● Description of the task
Look through the entries below and return all lines including the word "like".
═════ Supplied records
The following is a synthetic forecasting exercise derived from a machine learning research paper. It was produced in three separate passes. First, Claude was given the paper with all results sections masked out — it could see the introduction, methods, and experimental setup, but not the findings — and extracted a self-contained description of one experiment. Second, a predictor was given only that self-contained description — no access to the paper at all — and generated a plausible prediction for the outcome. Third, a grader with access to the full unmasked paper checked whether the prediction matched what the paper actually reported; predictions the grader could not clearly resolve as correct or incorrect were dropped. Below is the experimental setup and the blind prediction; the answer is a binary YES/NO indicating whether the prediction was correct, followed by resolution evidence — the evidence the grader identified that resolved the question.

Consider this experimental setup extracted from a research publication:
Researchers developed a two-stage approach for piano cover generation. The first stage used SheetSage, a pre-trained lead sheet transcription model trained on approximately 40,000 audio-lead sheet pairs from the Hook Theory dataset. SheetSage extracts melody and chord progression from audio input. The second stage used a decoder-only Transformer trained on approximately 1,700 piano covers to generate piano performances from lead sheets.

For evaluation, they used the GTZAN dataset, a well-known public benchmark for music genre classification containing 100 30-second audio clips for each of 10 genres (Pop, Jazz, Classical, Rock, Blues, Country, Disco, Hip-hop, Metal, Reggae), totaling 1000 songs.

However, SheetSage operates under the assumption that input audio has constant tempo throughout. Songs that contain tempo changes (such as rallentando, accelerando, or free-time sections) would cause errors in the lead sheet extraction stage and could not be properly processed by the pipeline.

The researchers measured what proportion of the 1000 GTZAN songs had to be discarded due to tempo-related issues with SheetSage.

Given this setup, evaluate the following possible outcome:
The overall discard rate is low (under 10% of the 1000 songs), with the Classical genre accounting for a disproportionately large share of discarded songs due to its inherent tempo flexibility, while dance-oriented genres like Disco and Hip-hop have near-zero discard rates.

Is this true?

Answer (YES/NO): NO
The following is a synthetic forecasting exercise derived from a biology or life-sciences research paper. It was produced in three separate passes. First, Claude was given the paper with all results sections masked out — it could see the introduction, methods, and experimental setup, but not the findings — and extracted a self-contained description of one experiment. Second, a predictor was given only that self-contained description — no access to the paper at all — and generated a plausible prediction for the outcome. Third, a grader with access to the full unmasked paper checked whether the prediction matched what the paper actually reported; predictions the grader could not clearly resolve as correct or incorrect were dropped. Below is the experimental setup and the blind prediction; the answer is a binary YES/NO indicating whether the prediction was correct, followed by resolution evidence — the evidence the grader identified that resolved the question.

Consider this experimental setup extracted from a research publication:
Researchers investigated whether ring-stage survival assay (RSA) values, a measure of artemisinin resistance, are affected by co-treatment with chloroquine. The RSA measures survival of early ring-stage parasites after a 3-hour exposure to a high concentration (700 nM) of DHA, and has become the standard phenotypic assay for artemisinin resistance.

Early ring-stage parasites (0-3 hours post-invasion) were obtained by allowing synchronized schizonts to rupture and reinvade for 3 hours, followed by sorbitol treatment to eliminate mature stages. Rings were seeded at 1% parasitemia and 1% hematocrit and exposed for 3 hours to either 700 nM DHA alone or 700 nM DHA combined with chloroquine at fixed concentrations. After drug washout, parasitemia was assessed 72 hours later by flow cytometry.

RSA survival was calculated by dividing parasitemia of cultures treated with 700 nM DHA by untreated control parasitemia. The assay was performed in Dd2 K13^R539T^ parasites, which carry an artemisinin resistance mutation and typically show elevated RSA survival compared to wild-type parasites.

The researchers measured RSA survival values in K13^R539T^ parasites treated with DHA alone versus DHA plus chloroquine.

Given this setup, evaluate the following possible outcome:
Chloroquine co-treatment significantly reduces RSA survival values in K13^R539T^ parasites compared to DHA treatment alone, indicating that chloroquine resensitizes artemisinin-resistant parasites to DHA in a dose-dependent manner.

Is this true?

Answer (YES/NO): NO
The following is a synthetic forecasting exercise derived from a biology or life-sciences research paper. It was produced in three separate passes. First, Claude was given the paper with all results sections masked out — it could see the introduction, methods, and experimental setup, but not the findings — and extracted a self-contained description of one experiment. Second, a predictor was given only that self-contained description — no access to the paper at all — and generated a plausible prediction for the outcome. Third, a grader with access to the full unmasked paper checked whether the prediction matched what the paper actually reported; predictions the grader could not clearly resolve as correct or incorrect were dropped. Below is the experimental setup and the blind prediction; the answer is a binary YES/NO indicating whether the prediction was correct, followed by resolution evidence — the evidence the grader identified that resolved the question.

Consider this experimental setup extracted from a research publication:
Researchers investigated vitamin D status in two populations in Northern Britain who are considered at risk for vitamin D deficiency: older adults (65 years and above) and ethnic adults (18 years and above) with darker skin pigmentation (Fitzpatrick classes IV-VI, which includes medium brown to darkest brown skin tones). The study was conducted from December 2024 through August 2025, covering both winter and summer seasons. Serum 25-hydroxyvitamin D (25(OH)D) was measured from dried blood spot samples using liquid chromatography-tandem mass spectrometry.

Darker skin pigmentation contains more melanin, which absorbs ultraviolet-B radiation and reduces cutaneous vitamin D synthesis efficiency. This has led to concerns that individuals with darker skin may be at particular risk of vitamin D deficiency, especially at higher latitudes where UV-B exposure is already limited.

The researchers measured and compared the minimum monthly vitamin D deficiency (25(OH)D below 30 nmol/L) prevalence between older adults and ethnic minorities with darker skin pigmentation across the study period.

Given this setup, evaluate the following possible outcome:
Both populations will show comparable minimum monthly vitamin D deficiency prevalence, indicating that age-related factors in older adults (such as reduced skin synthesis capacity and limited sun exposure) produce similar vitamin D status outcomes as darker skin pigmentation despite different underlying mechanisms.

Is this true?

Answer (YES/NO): NO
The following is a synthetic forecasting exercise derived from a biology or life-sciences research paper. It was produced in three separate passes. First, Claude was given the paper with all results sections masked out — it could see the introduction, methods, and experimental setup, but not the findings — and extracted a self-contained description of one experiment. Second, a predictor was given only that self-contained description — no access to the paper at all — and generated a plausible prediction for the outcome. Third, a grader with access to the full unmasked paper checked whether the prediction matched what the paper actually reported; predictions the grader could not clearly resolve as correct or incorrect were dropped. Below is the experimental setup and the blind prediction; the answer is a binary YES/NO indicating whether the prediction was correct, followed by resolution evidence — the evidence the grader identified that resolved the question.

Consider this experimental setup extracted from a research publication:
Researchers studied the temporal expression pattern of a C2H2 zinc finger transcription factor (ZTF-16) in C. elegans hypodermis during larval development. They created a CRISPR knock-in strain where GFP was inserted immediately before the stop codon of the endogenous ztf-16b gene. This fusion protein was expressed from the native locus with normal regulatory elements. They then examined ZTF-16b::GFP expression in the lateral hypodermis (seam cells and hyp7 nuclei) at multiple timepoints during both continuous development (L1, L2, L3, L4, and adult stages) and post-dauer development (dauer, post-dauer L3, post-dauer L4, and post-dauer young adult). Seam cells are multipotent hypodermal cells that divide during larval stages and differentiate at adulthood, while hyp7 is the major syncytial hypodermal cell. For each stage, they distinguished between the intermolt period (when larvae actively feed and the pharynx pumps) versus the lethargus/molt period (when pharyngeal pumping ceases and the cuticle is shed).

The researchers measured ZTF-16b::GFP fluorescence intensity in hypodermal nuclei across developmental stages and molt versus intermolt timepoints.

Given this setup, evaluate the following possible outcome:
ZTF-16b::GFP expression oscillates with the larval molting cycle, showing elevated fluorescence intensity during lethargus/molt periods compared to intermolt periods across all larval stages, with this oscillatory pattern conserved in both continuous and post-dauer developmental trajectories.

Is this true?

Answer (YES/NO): YES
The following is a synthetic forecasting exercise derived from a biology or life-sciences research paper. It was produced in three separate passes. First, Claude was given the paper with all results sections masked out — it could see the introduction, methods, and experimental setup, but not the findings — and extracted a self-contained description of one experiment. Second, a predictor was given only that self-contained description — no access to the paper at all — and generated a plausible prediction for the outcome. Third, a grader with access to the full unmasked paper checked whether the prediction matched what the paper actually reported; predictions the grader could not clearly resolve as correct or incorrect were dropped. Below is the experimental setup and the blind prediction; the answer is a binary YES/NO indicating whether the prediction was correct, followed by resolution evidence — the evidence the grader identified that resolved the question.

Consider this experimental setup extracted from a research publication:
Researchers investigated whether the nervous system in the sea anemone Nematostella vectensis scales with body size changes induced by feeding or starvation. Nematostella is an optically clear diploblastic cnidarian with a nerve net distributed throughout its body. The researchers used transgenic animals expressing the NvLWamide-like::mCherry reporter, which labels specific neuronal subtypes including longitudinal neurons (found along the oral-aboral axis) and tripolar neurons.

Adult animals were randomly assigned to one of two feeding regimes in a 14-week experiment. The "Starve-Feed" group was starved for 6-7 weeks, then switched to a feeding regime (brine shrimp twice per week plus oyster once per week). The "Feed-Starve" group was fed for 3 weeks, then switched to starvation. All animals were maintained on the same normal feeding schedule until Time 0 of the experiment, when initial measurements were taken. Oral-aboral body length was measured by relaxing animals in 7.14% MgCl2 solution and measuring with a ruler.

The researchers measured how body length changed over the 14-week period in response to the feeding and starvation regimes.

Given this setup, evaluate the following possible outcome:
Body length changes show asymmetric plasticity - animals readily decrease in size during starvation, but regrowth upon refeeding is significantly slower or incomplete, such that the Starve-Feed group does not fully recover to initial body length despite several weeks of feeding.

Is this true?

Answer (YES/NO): NO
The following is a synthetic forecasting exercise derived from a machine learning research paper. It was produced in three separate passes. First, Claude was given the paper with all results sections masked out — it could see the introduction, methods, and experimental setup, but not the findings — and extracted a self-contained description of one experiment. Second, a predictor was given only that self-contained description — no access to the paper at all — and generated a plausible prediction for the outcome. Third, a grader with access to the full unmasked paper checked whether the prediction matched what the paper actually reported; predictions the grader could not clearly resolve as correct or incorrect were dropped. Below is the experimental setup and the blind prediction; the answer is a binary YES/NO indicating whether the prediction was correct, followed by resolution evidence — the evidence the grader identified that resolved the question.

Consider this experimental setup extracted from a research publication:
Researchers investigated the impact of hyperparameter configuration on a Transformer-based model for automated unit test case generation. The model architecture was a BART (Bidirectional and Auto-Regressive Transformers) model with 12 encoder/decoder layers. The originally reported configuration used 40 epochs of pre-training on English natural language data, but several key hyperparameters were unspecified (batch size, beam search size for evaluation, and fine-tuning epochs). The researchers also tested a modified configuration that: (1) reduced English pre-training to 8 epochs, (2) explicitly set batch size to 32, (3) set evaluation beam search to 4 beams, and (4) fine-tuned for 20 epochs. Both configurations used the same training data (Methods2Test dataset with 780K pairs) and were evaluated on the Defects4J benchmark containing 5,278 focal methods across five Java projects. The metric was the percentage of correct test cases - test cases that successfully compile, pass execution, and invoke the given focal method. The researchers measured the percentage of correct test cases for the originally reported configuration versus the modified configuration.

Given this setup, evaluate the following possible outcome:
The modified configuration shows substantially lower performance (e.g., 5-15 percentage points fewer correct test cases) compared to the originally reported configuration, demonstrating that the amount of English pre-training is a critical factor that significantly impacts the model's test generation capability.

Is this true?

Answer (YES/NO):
══════════
● Response area
The overall discard rate is low (under 10% of the 1000 songs), with the Classical genre accounting for a disproportionately large share of discarded songs due to its inherent tempo flexibility, while dance-oriented genres like Disco and Hip-hop have near-zero discard rates.
Researchers investigated whether the nervous system in the sea anemone Nematostella vectensis scales with body size changes induced by feeding or starvation. Nematostella is an optically clear diploblastic cnidarian with a nerve net distributed throughout its body. The researchers used transgenic animals expressing the NvLWamide-like::mCherry reporter, which labels specific neuronal subtypes including longitudinal neurons (found along the oral-aboral axis) and tripolar neurons.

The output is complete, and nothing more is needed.